Benjamin lo miró, al borde de las lágrimas.
—Y otra cosa —continuó Roscoe—: cuando haya visitas en casa, quiero que me llames tío, no Roscoe, sino tío, ¿comprendes? Parece absurdo que un niño de quince años me llame por mi nombre de pila. Quizá harías bien en llamarme tío siempre, así te acostumbrarías.
Después de mirar severamente a su padre, Roscoe le dio la espalda.

X.
Cuando terminó esta discusión, Benjamin, muy triste, subió a su dormitorio y se miró al espejo. No se afeitaba desde hacía tres meses, pero apenas si se descubría en la cara una pelusilla incolora, que no valía la pena tocar. La primera vez que, en vacaciones, volvió de Harvad, Roscoe se había atrevido a sugerirle que debería llevar gafas y una barba postiza pegada a las mejillas: por un momento pareció que iba a repetirse la farsa de sus primeros años. Pero la barba le picaba, y le daba vergüenza. Benjamin lloró, y Roscoe había acabado cediendo a regañadientes. Benjamin abrió un libro de cuentos para niños, Los boy scouts en la bahía de Bimini, y comenzó a leer. Pero no podía quitarse de la cabeza la guerra. Hacía un mes que Estados Unidos se había unido a la causa aliada, y Benjamin quería alistarse, pero, ay, dieciséis años eran la edad mínima, y Benjamin no parecía tenerlos. De cualquier modo, su verdadera edad, cincuenta y cinco años, también lo inhabilitaba para el ejército.

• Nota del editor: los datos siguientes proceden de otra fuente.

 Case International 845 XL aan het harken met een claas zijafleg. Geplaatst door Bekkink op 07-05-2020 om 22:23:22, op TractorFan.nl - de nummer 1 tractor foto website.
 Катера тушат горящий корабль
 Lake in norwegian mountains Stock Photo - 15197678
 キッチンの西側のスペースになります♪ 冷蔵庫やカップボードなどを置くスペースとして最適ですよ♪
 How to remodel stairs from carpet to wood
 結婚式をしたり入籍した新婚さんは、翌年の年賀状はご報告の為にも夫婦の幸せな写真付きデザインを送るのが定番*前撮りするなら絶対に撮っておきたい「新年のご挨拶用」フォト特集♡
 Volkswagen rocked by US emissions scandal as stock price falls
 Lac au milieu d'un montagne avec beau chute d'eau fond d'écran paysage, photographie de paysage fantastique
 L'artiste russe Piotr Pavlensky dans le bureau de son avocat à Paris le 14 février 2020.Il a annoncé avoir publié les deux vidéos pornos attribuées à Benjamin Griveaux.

Llamaron a la puerta y el mayordomo apareció con una carta con gran membrete oficial en una esquina, dirigida al señor Benjamin Button. Benjamin la abrió, rasgando el sobre con impaciencia, y leyó la misiva con deleite: muchos militares de alta graduación, actualmente en la reserva, que habían prestado servicio durante la guerra con España, estaban siendo llamados al servicio con un rango superior. Con la carta se adjuntaba su nombramiento como general de brigada del ejército de Estados Unidos y la orden de incorporarse inmediatamente. Benjamin se puso en pie de un salto, casi temblando de entusiasmo. Aquello era lo que había deseado. Cogió su gorra y diez minutos después entraba en una gran sastrería de Charles Street y, con insegura voz de tiple, ordenaba que le tomaran medidas para el uniforme.

—¿Quieres jugar a los soldados, niño? —preguntó un dependiente, con indiferencia.
Benjamin enrojeció.
—¡Oiga! ¡A usted no le importa lo que yo quiera! —replicó con rabia—. Me llamo Button y vivo en la Mt. Vernon Place, así que ya sabe quién soy.
—Bueno —admitió el dependiente, titubeando—, por lo menos sé quién es su padre.

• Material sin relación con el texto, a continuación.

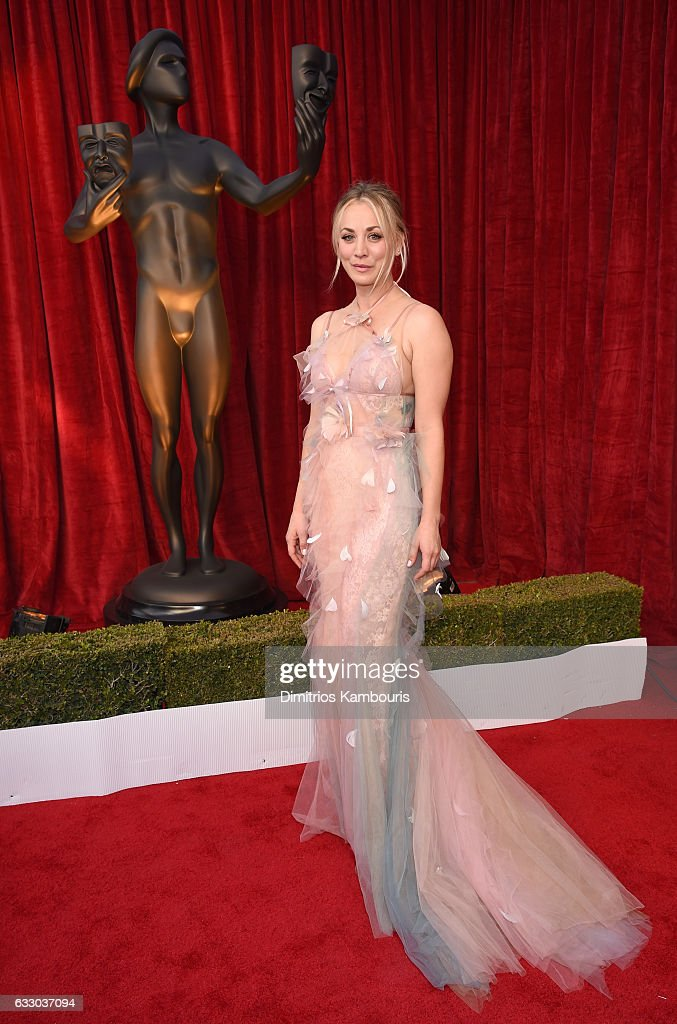 actor-kaley-cuoco-attends-the-23rd-annual-screen-actors-guild-awards-picture-id633037094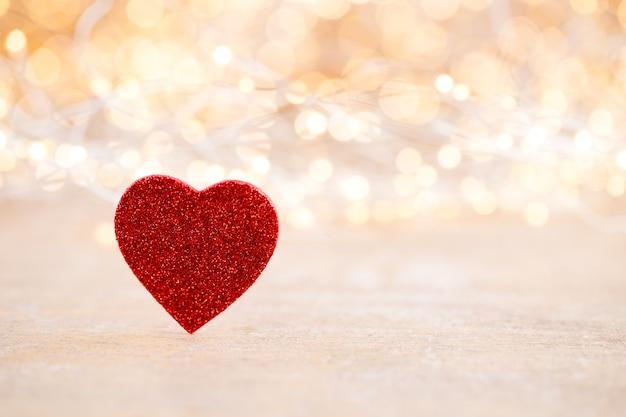 赤いハートのボケ味の背景、バレンタインデーのグリーティングカード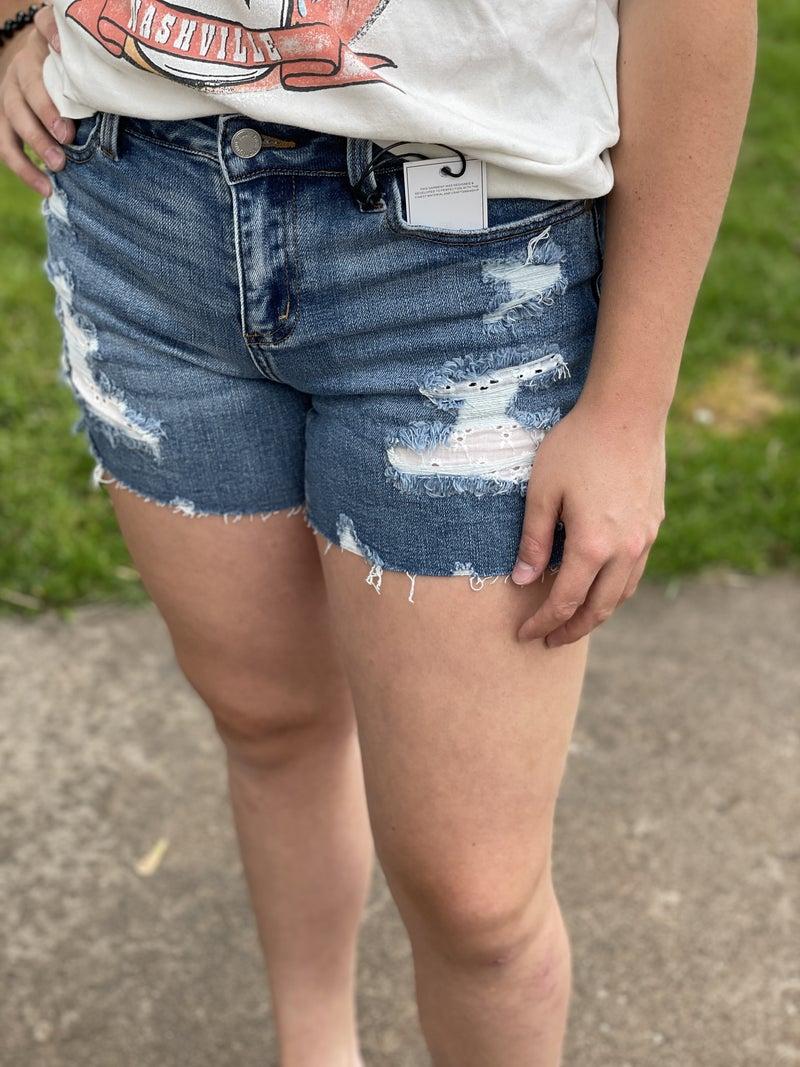 Judy Blue Lacie Patch Destroy Shorts 42R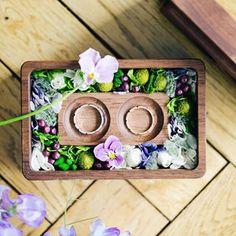 日常にそっと溢れている 気づかない程にちいさな幸せ . そのちいさな幸せを いっぱいに詰め込んだ 手作りのリングピローに 結婚指輪を添えて . 誓い合うその瞬間を待ち望む . . concept「すみれの花束を」 Produced by Hiromi Mori / @cw_hiromi Art directer by Waka Someya Photo by Takaaki Orihara / @ori_kuppo . . #crazywedding#CRAZY#art#artdirection#wedding#weddingdirection#ordermade#クレイジー #クレイジーウェディング #ウェディング #高砂#ゲストテーブル #花嫁 #プレ花嫁#オリジナルウェディング#コンセプトウェディング#結婚式 #結婚式準備#結婚式アイデア#instagood##instalike#photogram#followme#follow#follow4follow#lifeforlike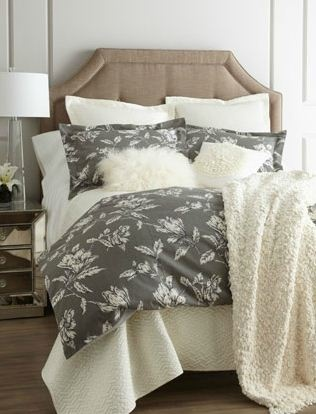 absolutely love this neutral palette, the floral duvet, those furry pillows and that cozy blanket!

Le tomaron las medidas, y una semana después estuvo listo el uniforme. Tuvo algunos problemas para conseguir los galones e insignias de general porque el comerciante insistía en que una bonita insignia de la Asociación de Jóvenes Cristianos quedaría igual de bien y sería mucho mejor para jugar. Sin decirle nada a Roscoe, Benjamin salió de casa una noche y se trasladó en tren a Camp Mosby, en Carolina del Sur, donde debía asumir el mando de una brigada de infantería. En un sofocante día de abril Benjamin llegó a las puertas del campamento, pagó el taxi que lo había llevado hasta allí desde la estación y se dirigió al centinela de guardia.

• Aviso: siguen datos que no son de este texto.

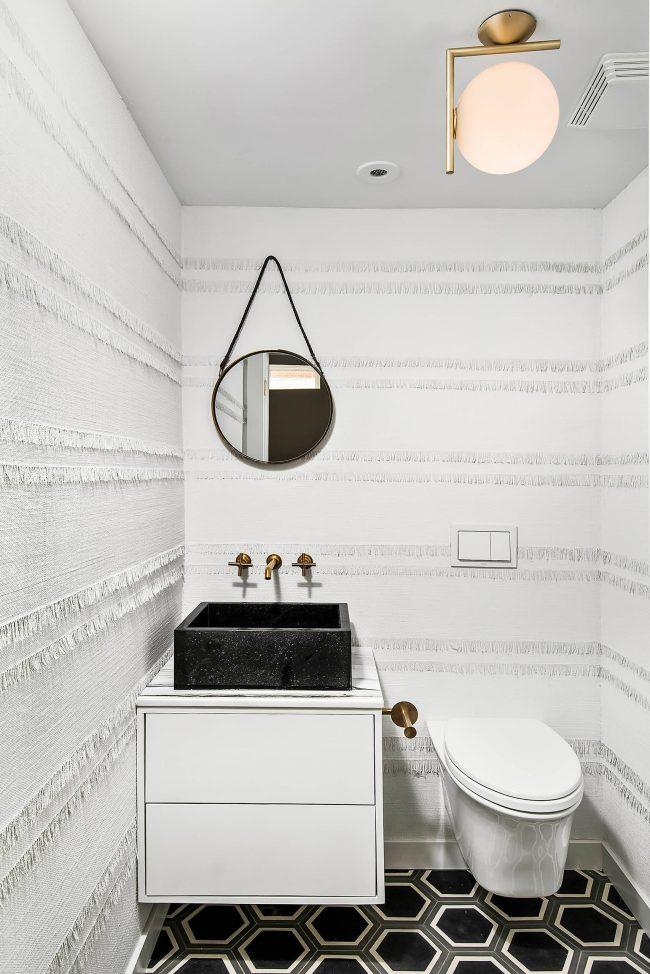 Отделка стен белой мешковиной гигиенической комнаты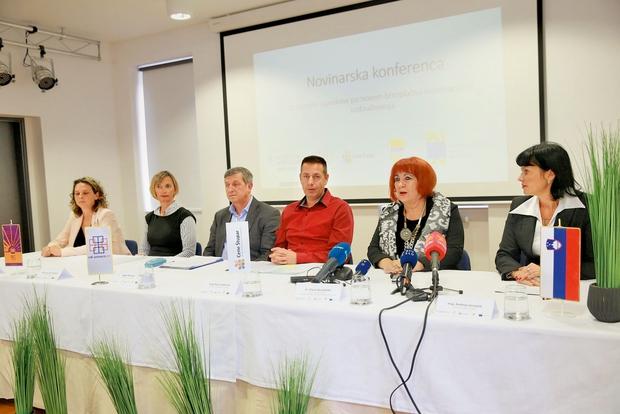 Z leve Barbara Kitek, Jasna Kržin Stepišnik, Albert Štrancar,  Bojan Hajdinjak,  Vlasta Nussdorfer in Andreja Jernejčič. (foto: Borut Cvetko)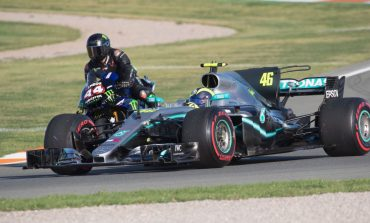 Rossi Rasakan Sensasi Bersama Jet Darat Hamilton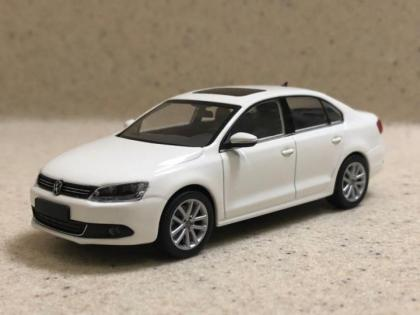 Minichamps 1/43 Volkswagen Jetta Sport 1.4 TSI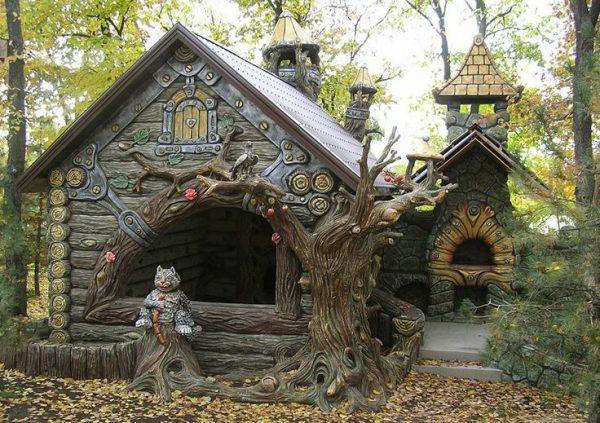 Скульптура из стекломата и бетона: сказочный домик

—¡Que alguien recoja mi equipaje! —dijo enérgicamente.
El centinela lo miró con mala cara.
—Dime —observó—, ¿adónde vas disfrazado de general, niño?
Benjamin, veterano de la Guerra Hispano-Norteamericana, se volvió hacia el soldado echando chispas por los ojos, pero, por desgracia, con voz aguda e insegura.
—¡Cuádrese! —intentó decir con voz de trueno; hizo una pausa para recobrar el aliento, e inmediatamente vio cómo el centinela entrechocaba los talones y presentaba armas. Benjamin disimuló una sonrisa de satisfacción, pero cuando miró a su alrededor la sonrisa se le heló en los labios. No había sido él la causa de aquel gesto de obediencia, sino un imponente coronel de artillería que se acercaba a caballo.
—¡Coronel! —llamó Benjamin con voz aguda.
El coronel se acercó, tiró de las riendas y lo miró fríamente desde lo alto, con un extraño centelleo en los ojos.
—¿Quién eres, niño? ¿Quién es tu padre? —preguntó afectuosamente.
—Ya le enseñaré yo quién soy —contestó Benjamin con voz fiera—. ¡Baje inmediatamente del caballo!
El coronel se rió a carcajadas.
—Quieres mi caballo, ¿eh, general?
—¡Tenga! —gritó Benjamin exasperado—. ¡Lea esto! —y tendió su nombramiento al coronel.
El coronel lo leyó y los ojos se le salían de las órbitas.
—¿Dónde lo has conseguido? —preguntó, metiéndose el documento en su bolsillo.
—¡Me lo ha mandado el Gobierno, como usted descubrirá enseguida!
—¡Acompáñame! —dijo el coronel, con una mirada extraña—. Vamos al puesto de mando, allí hablaremos. Venga, vamos.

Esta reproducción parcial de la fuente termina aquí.